Common Patterns to Catch

The Blame Stop

code

BAD: "Why did it fail?" → "Engineer didn't test properly" → STOP

BETTER: → "Why was it possible to deploy without proper testing?"
        → "Why doesn't the pipeline enforce testing?"
        → System/process root cause

The Premature Technical Stop

code

BAD: "Why was it slow?" → "Query was inefficient" → STOP

BETTER: → "Why was an inefficient query in production?"
        → "Why didn't code review catch it?"
        → "Why don't we have query performance testing?"

The Circular Why

code

DETECT: "Why A?" → "Because B" → "Why B?" → "Because A"

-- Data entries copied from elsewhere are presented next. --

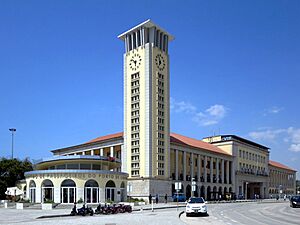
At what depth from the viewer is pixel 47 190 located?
55.1 metres

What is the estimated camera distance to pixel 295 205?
156 ft

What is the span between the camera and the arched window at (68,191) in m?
54.0

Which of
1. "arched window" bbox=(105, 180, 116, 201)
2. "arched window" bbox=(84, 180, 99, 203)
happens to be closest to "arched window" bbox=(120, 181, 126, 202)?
"arched window" bbox=(105, 180, 116, 201)

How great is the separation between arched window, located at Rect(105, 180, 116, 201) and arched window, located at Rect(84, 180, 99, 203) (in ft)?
5.33

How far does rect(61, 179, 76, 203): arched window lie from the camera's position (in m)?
54.0

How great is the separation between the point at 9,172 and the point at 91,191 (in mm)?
27650

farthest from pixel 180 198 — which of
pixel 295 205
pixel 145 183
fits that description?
pixel 295 205

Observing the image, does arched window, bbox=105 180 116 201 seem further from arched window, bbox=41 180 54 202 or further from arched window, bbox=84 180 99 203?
arched window, bbox=41 180 54 202

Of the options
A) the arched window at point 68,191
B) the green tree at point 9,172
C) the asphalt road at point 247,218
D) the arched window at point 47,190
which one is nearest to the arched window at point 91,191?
the arched window at point 68,191

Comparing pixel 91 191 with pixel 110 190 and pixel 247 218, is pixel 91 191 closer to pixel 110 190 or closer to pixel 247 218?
pixel 110 190

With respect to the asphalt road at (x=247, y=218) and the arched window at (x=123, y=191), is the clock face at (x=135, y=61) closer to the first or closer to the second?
the arched window at (x=123, y=191)

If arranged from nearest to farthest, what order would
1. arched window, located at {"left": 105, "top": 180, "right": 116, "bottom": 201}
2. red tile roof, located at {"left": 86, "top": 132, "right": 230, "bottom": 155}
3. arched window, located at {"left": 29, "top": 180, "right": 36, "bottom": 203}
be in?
arched window, located at {"left": 29, "top": 180, "right": 36, "bottom": 203} → arched window, located at {"left": 105, "top": 180, "right": 116, "bottom": 201} → red tile roof, located at {"left": 86, "top": 132, "right": 230, "bottom": 155}

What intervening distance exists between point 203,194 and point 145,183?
25719 mm

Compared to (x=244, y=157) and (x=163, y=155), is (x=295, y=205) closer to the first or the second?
(x=163, y=155)
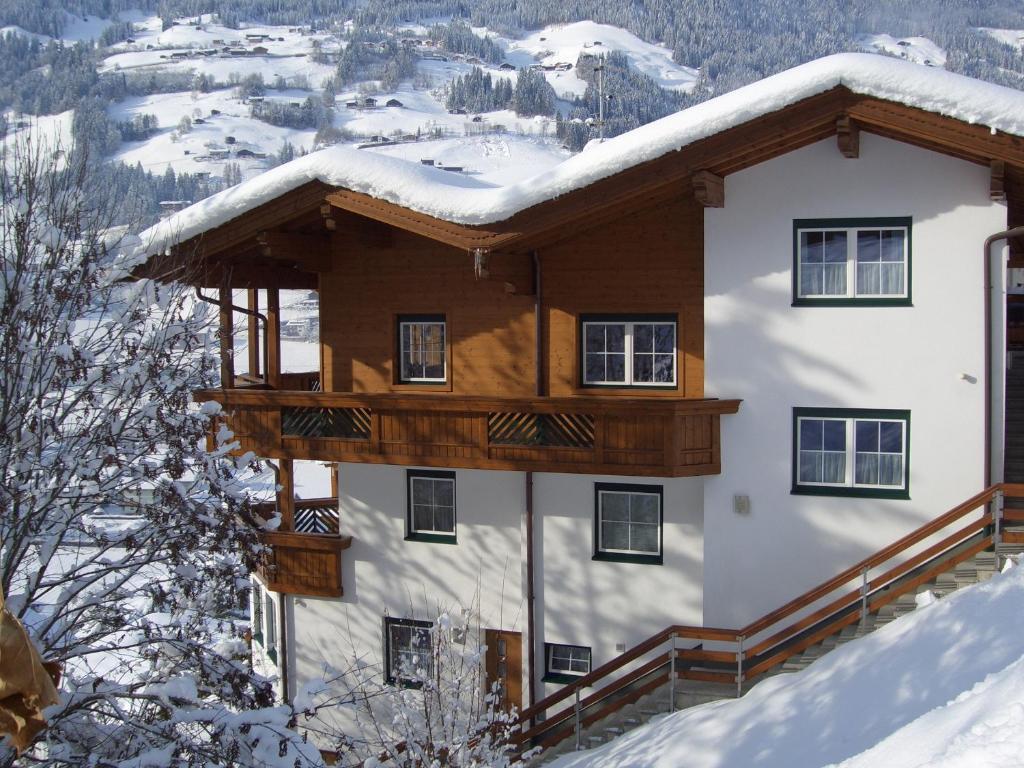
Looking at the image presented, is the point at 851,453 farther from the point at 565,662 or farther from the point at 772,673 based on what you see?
the point at 565,662

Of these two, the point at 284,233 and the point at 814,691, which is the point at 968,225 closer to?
the point at 814,691

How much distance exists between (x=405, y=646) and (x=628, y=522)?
4.23 m

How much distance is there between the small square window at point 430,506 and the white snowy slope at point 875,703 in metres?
4.48

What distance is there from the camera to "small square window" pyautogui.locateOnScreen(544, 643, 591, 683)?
16.8 m

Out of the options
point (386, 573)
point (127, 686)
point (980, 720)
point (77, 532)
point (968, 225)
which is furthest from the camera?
point (386, 573)

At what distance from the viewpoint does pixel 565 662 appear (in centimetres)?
1697

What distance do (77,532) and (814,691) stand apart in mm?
8275

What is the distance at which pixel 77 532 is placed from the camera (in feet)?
38.8

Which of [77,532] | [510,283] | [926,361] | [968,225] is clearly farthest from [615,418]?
[77,532]

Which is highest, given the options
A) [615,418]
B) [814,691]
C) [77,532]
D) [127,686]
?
[615,418]

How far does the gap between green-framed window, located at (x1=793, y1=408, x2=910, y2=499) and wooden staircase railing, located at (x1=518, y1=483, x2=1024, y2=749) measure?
84cm

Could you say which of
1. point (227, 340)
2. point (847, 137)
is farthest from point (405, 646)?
point (847, 137)

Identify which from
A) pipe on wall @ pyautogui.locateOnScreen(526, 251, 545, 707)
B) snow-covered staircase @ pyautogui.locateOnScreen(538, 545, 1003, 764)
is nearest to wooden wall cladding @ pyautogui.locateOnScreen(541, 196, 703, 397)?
pipe on wall @ pyautogui.locateOnScreen(526, 251, 545, 707)

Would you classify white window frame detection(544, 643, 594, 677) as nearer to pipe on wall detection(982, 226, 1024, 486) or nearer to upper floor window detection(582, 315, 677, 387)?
upper floor window detection(582, 315, 677, 387)
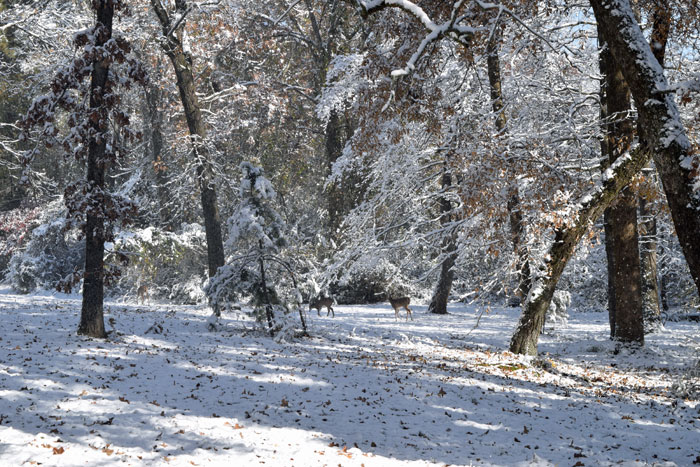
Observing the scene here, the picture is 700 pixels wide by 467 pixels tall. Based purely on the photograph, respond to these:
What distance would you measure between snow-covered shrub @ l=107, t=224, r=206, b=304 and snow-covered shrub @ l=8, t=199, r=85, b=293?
3.10m

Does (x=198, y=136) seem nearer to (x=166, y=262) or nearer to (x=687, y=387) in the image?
(x=166, y=262)

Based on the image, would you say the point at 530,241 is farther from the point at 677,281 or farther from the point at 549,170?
the point at 677,281

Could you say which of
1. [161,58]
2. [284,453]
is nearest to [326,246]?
[161,58]

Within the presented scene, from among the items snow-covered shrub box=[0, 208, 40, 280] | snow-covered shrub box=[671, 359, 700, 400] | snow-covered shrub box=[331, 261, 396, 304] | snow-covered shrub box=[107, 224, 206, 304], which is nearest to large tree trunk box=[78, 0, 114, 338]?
snow-covered shrub box=[107, 224, 206, 304]

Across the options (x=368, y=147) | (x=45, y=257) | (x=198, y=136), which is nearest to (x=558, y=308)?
(x=368, y=147)

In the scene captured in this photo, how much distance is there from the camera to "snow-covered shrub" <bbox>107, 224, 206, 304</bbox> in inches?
830

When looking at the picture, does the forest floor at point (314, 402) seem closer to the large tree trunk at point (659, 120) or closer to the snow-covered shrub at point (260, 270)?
the snow-covered shrub at point (260, 270)

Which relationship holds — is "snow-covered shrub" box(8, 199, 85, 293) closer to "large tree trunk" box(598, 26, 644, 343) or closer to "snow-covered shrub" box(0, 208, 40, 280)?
"snow-covered shrub" box(0, 208, 40, 280)

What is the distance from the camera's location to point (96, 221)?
10.5 meters

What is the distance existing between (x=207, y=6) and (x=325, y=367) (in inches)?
465

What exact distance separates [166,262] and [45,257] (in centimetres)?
711

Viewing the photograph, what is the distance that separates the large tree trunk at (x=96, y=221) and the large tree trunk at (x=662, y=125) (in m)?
8.80

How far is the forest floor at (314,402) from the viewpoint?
5742mm

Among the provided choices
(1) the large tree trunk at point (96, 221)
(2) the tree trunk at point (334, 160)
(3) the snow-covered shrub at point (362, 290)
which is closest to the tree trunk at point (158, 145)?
(2) the tree trunk at point (334, 160)
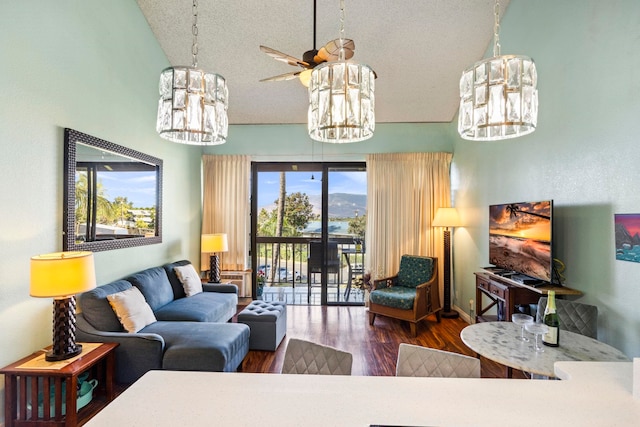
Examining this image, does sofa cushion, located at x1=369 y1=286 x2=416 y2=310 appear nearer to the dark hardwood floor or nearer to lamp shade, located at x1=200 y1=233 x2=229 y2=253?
the dark hardwood floor

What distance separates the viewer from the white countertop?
876 millimetres

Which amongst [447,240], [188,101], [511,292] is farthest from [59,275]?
[447,240]

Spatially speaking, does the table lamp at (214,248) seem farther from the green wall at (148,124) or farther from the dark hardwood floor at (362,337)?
the dark hardwood floor at (362,337)

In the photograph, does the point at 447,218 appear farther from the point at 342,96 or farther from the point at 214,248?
the point at 342,96

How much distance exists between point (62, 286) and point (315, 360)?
1.74 metres

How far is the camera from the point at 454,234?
4824mm

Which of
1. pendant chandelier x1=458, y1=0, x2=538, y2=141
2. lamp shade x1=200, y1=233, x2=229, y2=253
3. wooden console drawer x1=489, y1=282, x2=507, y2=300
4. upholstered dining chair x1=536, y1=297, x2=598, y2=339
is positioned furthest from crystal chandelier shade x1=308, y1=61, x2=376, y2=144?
lamp shade x1=200, y1=233, x2=229, y2=253

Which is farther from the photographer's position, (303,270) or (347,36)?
(303,270)

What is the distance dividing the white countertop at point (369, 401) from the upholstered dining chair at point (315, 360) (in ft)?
1.20

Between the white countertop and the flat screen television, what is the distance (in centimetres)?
158

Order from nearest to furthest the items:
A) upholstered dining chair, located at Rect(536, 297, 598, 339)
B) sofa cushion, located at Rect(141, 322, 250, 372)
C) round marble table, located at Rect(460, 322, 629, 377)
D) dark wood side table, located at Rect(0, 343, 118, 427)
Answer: round marble table, located at Rect(460, 322, 629, 377) → dark wood side table, located at Rect(0, 343, 118, 427) → upholstered dining chair, located at Rect(536, 297, 598, 339) → sofa cushion, located at Rect(141, 322, 250, 372)

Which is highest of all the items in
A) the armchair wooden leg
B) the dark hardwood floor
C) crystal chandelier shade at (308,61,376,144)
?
crystal chandelier shade at (308,61,376,144)

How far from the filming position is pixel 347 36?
3.47 m

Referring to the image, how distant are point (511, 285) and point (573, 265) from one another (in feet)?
1.68
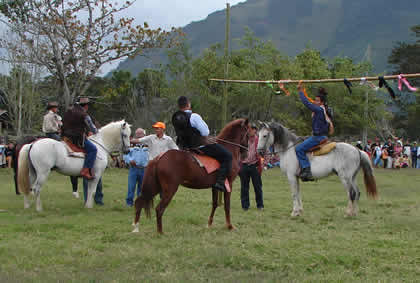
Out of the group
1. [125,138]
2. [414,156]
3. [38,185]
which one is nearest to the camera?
[38,185]

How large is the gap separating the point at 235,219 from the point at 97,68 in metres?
18.2

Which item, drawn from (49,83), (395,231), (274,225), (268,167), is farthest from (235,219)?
(49,83)

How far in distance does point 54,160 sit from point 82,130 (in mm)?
988

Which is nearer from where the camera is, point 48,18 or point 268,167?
point 48,18

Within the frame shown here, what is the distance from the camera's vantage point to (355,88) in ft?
146

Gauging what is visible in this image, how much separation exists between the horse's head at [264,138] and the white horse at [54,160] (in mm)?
3421

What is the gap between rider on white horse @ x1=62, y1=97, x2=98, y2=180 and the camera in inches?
460

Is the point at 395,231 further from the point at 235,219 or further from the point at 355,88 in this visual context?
the point at 355,88

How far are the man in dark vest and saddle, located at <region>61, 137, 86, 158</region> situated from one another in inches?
153

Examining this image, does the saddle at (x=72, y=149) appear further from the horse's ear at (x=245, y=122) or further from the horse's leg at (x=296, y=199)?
the horse's leg at (x=296, y=199)

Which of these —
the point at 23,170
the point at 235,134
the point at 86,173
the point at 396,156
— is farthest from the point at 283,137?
the point at 396,156

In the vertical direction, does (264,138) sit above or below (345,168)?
above

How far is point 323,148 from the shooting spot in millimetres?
11297

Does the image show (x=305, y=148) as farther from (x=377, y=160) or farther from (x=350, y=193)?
(x=377, y=160)
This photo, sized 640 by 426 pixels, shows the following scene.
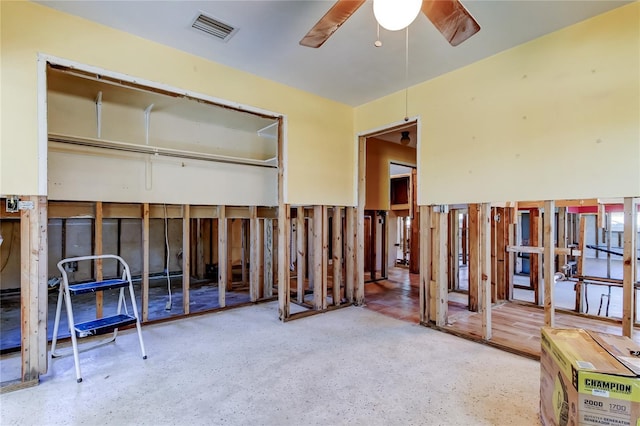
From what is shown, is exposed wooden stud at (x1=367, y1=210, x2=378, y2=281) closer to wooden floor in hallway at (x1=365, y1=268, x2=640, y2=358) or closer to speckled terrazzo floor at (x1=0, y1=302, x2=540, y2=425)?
wooden floor in hallway at (x1=365, y1=268, x2=640, y2=358)

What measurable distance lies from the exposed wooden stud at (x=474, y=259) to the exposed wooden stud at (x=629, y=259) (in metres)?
1.62

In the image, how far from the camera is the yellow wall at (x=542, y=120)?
96.3 inches

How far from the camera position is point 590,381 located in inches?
56.7

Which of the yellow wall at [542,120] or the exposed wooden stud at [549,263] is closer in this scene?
the yellow wall at [542,120]

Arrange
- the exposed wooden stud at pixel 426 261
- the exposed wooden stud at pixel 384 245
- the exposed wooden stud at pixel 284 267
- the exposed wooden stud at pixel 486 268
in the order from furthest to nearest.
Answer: the exposed wooden stud at pixel 384 245 < the exposed wooden stud at pixel 284 267 < the exposed wooden stud at pixel 426 261 < the exposed wooden stud at pixel 486 268

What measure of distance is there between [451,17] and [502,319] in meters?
3.55

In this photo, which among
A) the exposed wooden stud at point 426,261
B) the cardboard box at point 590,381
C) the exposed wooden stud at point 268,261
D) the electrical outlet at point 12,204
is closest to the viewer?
the cardboard box at point 590,381

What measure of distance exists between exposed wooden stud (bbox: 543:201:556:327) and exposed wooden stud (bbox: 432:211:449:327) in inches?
38.4

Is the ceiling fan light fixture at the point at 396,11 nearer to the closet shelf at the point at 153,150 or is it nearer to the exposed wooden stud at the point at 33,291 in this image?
the exposed wooden stud at the point at 33,291

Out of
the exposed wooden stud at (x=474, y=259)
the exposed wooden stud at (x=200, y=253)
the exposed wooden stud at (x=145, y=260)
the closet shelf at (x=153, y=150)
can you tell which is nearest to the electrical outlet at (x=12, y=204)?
the closet shelf at (x=153, y=150)

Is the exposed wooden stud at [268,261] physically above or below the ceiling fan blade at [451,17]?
below

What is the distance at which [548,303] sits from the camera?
2.83 meters

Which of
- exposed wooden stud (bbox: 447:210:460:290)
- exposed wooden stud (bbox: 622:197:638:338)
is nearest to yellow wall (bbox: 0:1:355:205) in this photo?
exposed wooden stud (bbox: 447:210:460:290)

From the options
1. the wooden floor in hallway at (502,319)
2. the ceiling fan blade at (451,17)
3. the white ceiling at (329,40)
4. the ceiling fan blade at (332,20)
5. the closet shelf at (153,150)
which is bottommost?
the wooden floor in hallway at (502,319)
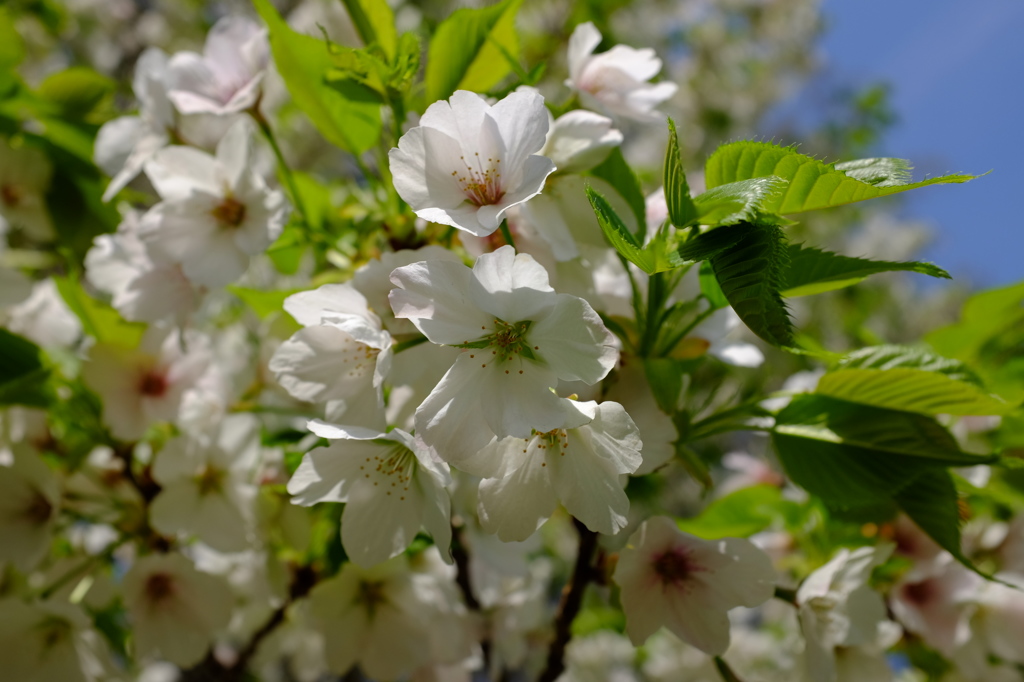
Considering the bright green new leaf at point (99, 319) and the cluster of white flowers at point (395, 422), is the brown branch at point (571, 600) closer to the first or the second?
the cluster of white flowers at point (395, 422)

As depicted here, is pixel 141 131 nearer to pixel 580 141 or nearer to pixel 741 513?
pixel 580 141

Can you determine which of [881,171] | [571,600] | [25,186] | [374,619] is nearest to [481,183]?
[881,171]

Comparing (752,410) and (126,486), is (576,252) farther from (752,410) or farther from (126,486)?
(126,486)

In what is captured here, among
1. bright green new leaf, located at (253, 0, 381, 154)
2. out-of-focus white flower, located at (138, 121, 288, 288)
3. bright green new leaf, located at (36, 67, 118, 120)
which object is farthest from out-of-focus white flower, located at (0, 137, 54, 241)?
bright green new leaf, located at (253, 0, 381, 154)

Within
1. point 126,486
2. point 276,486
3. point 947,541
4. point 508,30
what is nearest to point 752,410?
point 947,541

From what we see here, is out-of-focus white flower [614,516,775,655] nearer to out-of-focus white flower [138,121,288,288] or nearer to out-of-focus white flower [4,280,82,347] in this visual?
out-of-focus white flower [138,121,288,288]

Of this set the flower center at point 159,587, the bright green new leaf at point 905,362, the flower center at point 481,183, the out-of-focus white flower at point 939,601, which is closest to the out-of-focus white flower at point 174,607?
the flower center at point 159,587
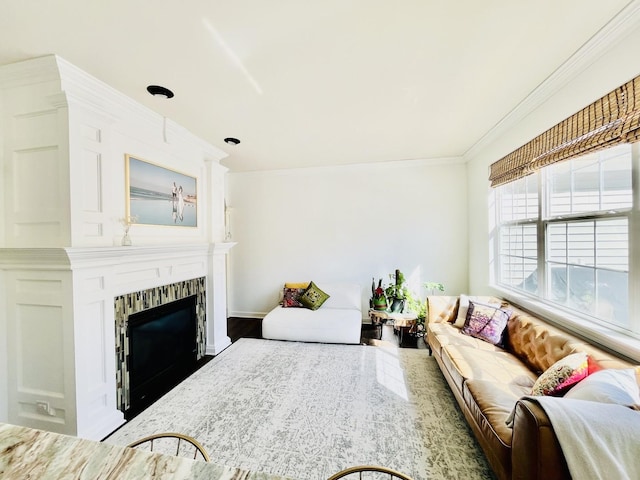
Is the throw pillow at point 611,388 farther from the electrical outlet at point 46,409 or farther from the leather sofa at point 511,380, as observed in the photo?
the electrical outlet at point 46,409

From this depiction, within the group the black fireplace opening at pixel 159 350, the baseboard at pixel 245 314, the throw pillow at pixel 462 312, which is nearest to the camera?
the black fireplace opening at pixel 159 350

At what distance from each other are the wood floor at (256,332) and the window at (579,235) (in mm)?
1628

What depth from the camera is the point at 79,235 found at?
186 centimetres

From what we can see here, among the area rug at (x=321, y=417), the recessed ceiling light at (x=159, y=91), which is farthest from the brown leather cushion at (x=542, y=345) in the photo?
the recessed ceiling light at (x=159, y=91)

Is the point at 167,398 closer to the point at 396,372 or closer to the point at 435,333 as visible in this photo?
the point at 396,372

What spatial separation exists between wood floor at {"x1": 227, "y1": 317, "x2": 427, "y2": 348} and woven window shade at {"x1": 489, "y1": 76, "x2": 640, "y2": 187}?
8.08ft

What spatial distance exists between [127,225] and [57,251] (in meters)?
0.60

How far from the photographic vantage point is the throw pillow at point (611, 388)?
1.15 m

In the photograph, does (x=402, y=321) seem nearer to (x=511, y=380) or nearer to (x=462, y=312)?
(x=462, y=312)

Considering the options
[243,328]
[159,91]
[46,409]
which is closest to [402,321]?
[243,328]

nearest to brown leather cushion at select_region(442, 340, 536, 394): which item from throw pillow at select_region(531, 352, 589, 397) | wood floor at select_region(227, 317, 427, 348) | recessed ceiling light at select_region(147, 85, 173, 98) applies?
throw pillow at select_region(531, 352, 589, 397)

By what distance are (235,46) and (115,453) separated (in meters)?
2.02

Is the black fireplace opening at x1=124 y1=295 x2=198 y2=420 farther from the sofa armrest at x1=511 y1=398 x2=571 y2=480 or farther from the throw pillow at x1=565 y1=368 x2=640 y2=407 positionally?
the throw pillow at x1=565 y1=368 x2=640 y2=407

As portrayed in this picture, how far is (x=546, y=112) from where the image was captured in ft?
7.37
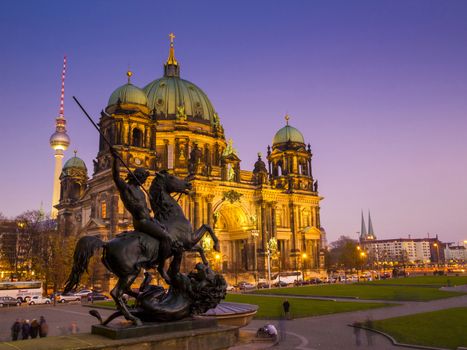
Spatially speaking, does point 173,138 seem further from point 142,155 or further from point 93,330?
→ point 93,330

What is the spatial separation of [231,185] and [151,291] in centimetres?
6177

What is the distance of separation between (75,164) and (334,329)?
2803 inches

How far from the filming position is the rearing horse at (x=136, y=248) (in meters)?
8.58

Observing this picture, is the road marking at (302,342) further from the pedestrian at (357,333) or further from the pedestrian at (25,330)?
the pedestrian at (25,330)

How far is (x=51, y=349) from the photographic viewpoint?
271 inches

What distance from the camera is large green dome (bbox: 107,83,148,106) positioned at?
64375 mm

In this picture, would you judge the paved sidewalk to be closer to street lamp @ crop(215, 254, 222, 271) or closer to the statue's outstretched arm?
the statue's outstretched arm

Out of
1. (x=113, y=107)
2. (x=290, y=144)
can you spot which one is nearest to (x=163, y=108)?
(x=113, y=107)

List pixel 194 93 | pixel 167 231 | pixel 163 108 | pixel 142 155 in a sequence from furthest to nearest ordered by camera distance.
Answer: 1. pixel 194 93
2. pixel 163 108
3. pixel 142 155
4. pixel 167 231

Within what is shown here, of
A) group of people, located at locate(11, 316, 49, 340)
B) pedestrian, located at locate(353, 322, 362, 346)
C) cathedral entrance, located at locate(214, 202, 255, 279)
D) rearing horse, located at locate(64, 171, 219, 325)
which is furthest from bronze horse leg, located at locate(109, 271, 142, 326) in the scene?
cathedral entrance, located at locate(214, 202, 255, 279)

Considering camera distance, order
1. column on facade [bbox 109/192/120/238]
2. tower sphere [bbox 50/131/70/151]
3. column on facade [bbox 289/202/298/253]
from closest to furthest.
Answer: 1. column on facade [bbox 109/192/120/238]
2. column on facade [bbox 289/202/298/253]
3. tower sphere [bbox 50/131/70/151]

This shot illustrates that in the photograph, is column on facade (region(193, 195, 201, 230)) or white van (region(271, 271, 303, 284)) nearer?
column on facade (region(193, 195, 201, 230))

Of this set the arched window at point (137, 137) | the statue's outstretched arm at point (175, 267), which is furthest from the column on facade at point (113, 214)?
the statue's outstretched arm at point (175, 267)

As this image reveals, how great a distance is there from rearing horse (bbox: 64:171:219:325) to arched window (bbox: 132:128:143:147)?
55.3 meters
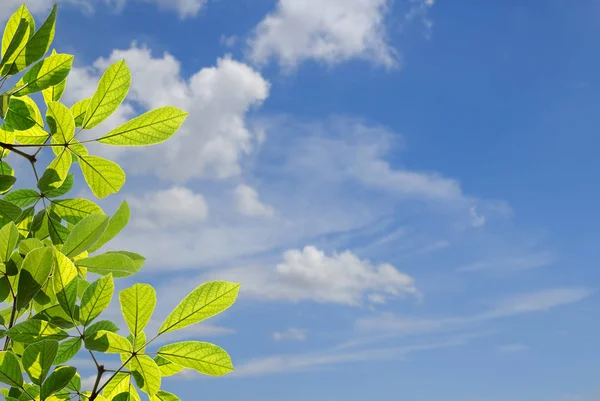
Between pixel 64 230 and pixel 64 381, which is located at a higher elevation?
pixel 64 230

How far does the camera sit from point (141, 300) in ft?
4.33

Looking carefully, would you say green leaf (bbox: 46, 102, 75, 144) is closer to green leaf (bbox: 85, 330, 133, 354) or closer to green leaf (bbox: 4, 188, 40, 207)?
green leaf (bbox: 4, 188, 40, 207)

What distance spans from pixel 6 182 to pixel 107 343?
646 millimetres

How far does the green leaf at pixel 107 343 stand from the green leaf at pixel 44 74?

BREAK: Introduce external evidence or third factor

The Speculation Dive

code

DETECT: Answers become increasingly speculative without evidence

BREAK: "What evidence do we have for this?"
       If none, mark as hypothesis and seek evidence

Verification Checklist

• Problem stated with specific details (what, when, where, extent)
• Each "why" has supporting evidence
• "What else?" asked at each branch point
• Didn't stop at human error—asked "why was error possible?"
• Stopping criteria all satisfied
• Counter-analysis performed
• Root cause is actionable and controllable
• Actions address root cause, not just symptoms

Key Questions

•"What evidence supports this answer?"
•"What else could explain this?"
•"Why was this mistake/error/failure possible?"
•"If we stop here, will the problem actually be prevented?"
•"Are we finding what we expected, or what the evidence shows?"
•"Would someone outside our team reach the same conclusion?"

Ohno's Wisdom (Extended)

Taiichi Ohno said: "By asking 'why' five times and answering each time, we can get to the real cause of the problem."

The extension: Five is not magic. The real guidance is:

•Keep asking until you reach something actionable
•But don't speculate past your evidence
•And never stop at human blame

The technique is simple. Applying it well requires discipline.